Asymmetric Regret Calibration
Experiment not yet run
This page describes the experiment design. The harness is built but results have not been collected.
Pillar: Human Proxy
Hypothesis
The regret weight parameter (REGRET_WEIGHT) controls the tradeoff between false approvals (costly: bad work goes unreviewed) and false escalations (cheap: human reviews work that didn't need review). The current setting of 3 is hypothesized to be near-optimal for minimizing total weighted regret.
H1: Total regret is a convex function of REGRET_WEIGHT, with a minimum in the range [2, 5].
H2: REGRET_WEIGHT < 2 produces unacceptably high false approval rates (> 10%).
H3: REGRET_WEIGHT > 5 produces negligible autonomy gains over always-escalate.
Why This Matters
REGRET_WEIGHT=3 was chosen from first principles (false approvals are roughly 3x more costly than false escalations). But "roughly 3x" is a guess. If the actual cost ratio is 1.5x, we're over-escalating and wasting human time. If it's 10x, we're under-escalating and producing unreviewed bad work. This experiment maps the sensitivity surface.
Method
Conditions
| REGRET_WEIGHT | Expected behavior |
|---|---|
| 1 (symmetric) | No bias toward escalation. Highest false approval rate. |
| 2 | Mild bias. Moderate false approval rate. |
| 3 (current) | Design point. Expected near-optimal. |
| 5 | Strong bias. Very few false approvals but many unnecessary escalations. |
| 10 | Extreme bias. Near-always-escalate behavior. |
Task Selection
30 tasks from Medium tier (where proxy decisions are most consequential — Simple tasks rarely trigger proxy, Complex tasks usually require human review regardless).
Procedure
- For each REGRET_WEIGHT value, run 30 tasks with the same proxy (reset between conditions)
- Proxy warms up over first 10 tasks, measurements taken on tasks 11-30
- Human provides genuine feedback at each gate
- Post-hoc review of proxy-approved items to identify false approvals
Measurements
| Metric | Description |
|---|---|
| False approval rate | Proxy approved, human would have rejected |
| False escalation rate | Proxy escalated, human would have approved |
| Total regret | (false_approvals * REGRET_WEIGHT) + false_escalations |
| Escalation rate | Overall fraction of gates escalated |
| Human time | Total time human spends on approvals |
| Autonomy ratio | Fraction of decisions proxy makes without escalation |
| Outcome quality | Final task quality score (does over-escalation improve quality?) |
Analysis Plan
- Plot false approval rate, false escalation rate, and total regret as functions of REGRET_WEIGHT
- Identify the REGRET_WEIGHT that minimizes total regret
- Sensitivity analysis: how much does total regret change per unit change in REGRET_WEIGHT near the optimum?

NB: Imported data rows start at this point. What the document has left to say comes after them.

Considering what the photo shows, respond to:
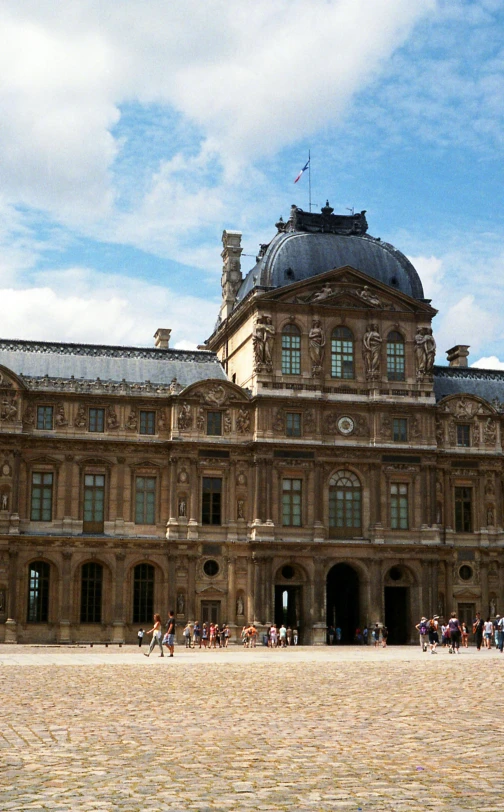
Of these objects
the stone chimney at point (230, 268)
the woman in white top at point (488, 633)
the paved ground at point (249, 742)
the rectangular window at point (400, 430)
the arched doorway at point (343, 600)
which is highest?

- Practical tradeoff: plot autonomy ratio vs. false approval rate to find the "efficient frontier"
Results
Experiment not yet run.
Expected Findings
- REGRET_WEIGHT=1: ~15% false approval rate, ~10% false escalation rate, high total regret from false approvals
- REGRET_WEIGHT=3: ~3-5% false approval rate, ~25% false escalation rate, near-minimal total regret
- REGRET_WEIGHT=10: <1% false approval rate, ~60% false escalation rate, high total regret from excessive escalation
- Optimal range: REGRET_WEIGHT between 2 and 5, with a shallow minimum (the system is not highly sensitive to exact value in this range)
- Quality: Marginal quality improvement from REGRET_WEIGHT=3 to 10 — over-escalation doesn't improve outcomes much because the proxy is already catching the important cases
Threats to Validity
- Cost ratio is task-dependent. In safety-critical domains, false approval cost is much higher. In low-stakes creative work, the ratio may be close to 1. This experiment tests a single domain — the optimal weight likely varies.
- Warm-up confound. With only 10 warm-up tasks per condition, the proxy may not have converged before measurement begins. Mitigation: analyze convergence curves per condition.
- Human fatigue. Running 5 conditions * 30 tasks = 150 tasks total. If run with one human, fatigue effects may contaminate later conditions. Mitigation: counterbalance condition order, spread across sessions.